NoKo Hair, Plum Granny, and Queen Anne's Pocket Melon

I find it amusing, as was obviously intended, that there's a cookbook called Cuisines of the Axis of Evil and Other Irritating States . Even better that the author C. Christine Fair is a foreign policy think-tanker being considered for a State Department post in the Obama administration.

Some of the food sounds good: Apple-pear crumble; chicken in walnut and pomegranate * stew; and a decent-looking kofte recipe.

And it has asides, too:
[I]n 2005 the NoKo [North Korean] government waged a war on long hair.... Older gentlemen were granted an allotment of fifty centimeters of upper hair for the "comb-over" that older, balding men so love. Hidden cameras videotaped "long-haired" miscreants and televised them for public amusement. The television media campaign stressed the adverse effects of long hair on human intellect, arguing that it consumes needless nutrients, and recommended haircuts every fifteen days. Hmmmm.... These people actually managed to build a nuclear weapon? [page 8 ]
Obviously the short hair made their scientists very smart.

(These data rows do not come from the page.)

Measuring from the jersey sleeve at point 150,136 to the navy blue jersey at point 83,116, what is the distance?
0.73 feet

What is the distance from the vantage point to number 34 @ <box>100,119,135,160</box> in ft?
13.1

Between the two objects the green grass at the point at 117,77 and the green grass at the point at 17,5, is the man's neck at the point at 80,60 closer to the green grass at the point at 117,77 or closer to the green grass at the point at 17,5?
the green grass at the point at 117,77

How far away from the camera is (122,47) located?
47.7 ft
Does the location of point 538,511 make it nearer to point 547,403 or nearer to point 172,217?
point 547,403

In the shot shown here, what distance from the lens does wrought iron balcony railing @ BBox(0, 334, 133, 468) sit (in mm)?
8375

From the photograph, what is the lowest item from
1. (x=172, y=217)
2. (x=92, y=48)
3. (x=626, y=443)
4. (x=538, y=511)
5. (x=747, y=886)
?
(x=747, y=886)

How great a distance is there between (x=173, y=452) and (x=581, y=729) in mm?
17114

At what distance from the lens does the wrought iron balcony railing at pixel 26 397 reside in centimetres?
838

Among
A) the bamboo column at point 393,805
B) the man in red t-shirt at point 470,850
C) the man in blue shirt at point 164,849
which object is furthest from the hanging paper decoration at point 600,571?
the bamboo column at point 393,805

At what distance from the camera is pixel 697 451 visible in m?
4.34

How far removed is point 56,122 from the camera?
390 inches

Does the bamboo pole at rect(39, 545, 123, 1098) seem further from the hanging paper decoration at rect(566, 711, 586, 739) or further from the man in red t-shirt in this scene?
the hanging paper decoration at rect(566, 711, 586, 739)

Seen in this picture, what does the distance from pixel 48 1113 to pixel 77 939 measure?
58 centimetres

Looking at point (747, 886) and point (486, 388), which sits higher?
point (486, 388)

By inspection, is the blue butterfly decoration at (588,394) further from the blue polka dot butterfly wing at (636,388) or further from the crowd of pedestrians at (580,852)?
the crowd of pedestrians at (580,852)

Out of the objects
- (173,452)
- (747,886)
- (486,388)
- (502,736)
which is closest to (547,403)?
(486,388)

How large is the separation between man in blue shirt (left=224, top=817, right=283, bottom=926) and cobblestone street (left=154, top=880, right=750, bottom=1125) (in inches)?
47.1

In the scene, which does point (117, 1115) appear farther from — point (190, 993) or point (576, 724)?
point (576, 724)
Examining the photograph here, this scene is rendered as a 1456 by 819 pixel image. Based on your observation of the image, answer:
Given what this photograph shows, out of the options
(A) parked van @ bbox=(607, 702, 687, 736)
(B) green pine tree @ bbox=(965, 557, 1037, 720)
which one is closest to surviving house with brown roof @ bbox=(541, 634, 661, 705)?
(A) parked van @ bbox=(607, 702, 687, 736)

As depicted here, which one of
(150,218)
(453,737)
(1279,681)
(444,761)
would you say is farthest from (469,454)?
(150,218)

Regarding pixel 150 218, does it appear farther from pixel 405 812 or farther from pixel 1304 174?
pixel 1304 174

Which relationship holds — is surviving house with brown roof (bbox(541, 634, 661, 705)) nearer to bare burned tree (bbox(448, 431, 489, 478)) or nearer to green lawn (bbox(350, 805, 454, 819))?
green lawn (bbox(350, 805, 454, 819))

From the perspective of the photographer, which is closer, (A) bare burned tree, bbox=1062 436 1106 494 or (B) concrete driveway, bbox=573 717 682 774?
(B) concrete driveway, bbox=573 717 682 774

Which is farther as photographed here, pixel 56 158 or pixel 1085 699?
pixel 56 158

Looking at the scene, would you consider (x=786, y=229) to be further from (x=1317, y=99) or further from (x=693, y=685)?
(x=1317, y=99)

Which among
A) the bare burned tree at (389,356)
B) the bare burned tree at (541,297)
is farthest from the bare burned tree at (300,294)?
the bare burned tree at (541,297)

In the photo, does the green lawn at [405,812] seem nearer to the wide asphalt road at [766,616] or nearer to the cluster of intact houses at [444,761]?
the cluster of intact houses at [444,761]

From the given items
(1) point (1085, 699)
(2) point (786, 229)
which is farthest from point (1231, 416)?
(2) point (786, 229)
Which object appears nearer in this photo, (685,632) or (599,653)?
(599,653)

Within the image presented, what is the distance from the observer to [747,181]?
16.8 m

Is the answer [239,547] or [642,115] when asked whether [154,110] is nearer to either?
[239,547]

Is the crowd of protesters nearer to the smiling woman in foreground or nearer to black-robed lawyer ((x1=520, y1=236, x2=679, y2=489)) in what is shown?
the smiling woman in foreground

* Pomegranate sidebar: Occasionally when I think of pomegranates I recall a small inedible fruit called Plum Granny in the southeastern USA. Few in the South know about it and almost no one outside the region has ever heard of it, it seems.
Ripe Plum Grannies photo from Aiken Gardens.
Each will fit in the palm of your hand.


I know of no commercial use for the plum granny. It's a rare category of plant, grown for the fulgently clever fragrance -- not the taste -- of the fruit, not the bloom. The small orb emits a flowery and melony perfume but is basically tasteless. When ripe, two or three of them set out in a bowl will sweeten a room's scent for days.

True pomegranates were unknown down there, and I always presumed the term "plum granny" could be a perversion of "pomegranate." [There's no botanical relationship between the plants--plum granny is a melon.] It's a folk-etymology I've proposed before, but there appears to be real evidence for it (though the term "plum granny" isn't in the OED). Another blogger presents evidence from her family history: her older relatives called the plum granny a pomegranate. And the Dictionary of American Regional English has an entry about Plum Granny which indeed traces the name's origin to pomegranate via the Bible, which I suspected: "It is said that the name is somehow derived from pomegranate, which the hillman knows chiefly from the references in Scripture."

Plum Granny was called the "love melon" because boys gave it to girls, much like bouquets, so they could enjoy the sweet smell. "Love melon" sounds risque today, doesn't it? Plum granny has other names too, including Queen Anne's Pocket Melon, which sounds downright ribald.